At first sight the situation was clear. Le Pen, the 73-year old far right leader, had just taken the second place in the Presidential election. It was the most important and dreadful turmoil in national politics since the war against Algeria had forced the country to change its Constitution in 1958. More people had voted for a man who blamed the immigrants for everything than for a Prime Minister who had reduced unemployment and given them more holidays. Now, thousands of people were gathering there, on Place de la Bastille, to protest against Le Pen.
On the pedestal of the gigantic Bastille column, a large streamer said: "No pasarán !" Some people were wearing a sheet of paper on their chest, with quickly-written words: "Tonight I am ashamed to be French". Or they had a copy of the left-wing newspaper Libération: on the first page, there was only a big "Non" above an image of Le Pen. People talked together spontaneously: "you are Englishe, goode, goode, it's nice to see you!" The Japanese tourists were watching all this and taking photographs. They could probably grasp the general meaning.
But there was something else, something they could not understand. The most active people in the demonstration were the trotskyites, with their red flags. The same trotskyites, by voting against Jospin earlier, were partly responsible for the success of Le Pen, just like Nader in the United States was indirectly responsible for the failure of Gore. Some of the trotskyite banderoles said: "Capitalism is the true fascism". What did these people really mean when they said the word "democracy"?
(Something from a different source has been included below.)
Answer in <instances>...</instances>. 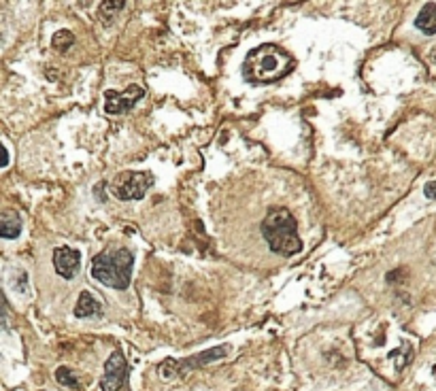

Another thing that the tourists may have not noticed, because Japan is a one-race country, is that the immigrants were missing tonight. Very few North-African faces in the crowd, and almost no Black people. Where were the young suburban immigrants whom Le Pen blames for stealing French jobs? They were not interested; they should have been. Most of them had not voted. White European Parisian students were sharing their fraternity for other races and cultures, but without these races and cultures. The favorite slogan, all night long, was: "We are all children of immigrants". Which meant that they were not really children of immigrants. They were heading for the City Hall when a black woman greeted them from the only window of her 1st-floor room in a cheap hotel. The contrast with the crowd was such that dozens of people stopped and gave her an ovation. They were so happy: at last they could show how much they loved someone who was probably an immigrant.
At 1:30 am, the crowd got to the City Hall and called the Mayor, a socialist, by his first name. Bodyguards appeared at the window, but not dear Bertrand. I could not see the Japanese tourists any more. Maybe they had returned to their hotel. In the morning, they would probably feel tired and stay in bed later than usual. They knew that what they had seen tonight was more important than one more museum or one more church.
I came back home: it was a 45-minute walk, and there was work to do in the morning. I had started to wander in the streets two hours before, without knowing exactly what I was looking for: an atmosphere, an explanation, a sign on the walls or on the faces. When something important happens, you can always see it somewhere in Paris. People walk, talk, sing. They write slogans on the walls. Occasionally they break windows. It makes you feel that you understand something. But you understand nothing, because tonight at 1 am, as any other night, most of the good French citizens were in bed. And their dreams or nightmares had nothing to do with politics.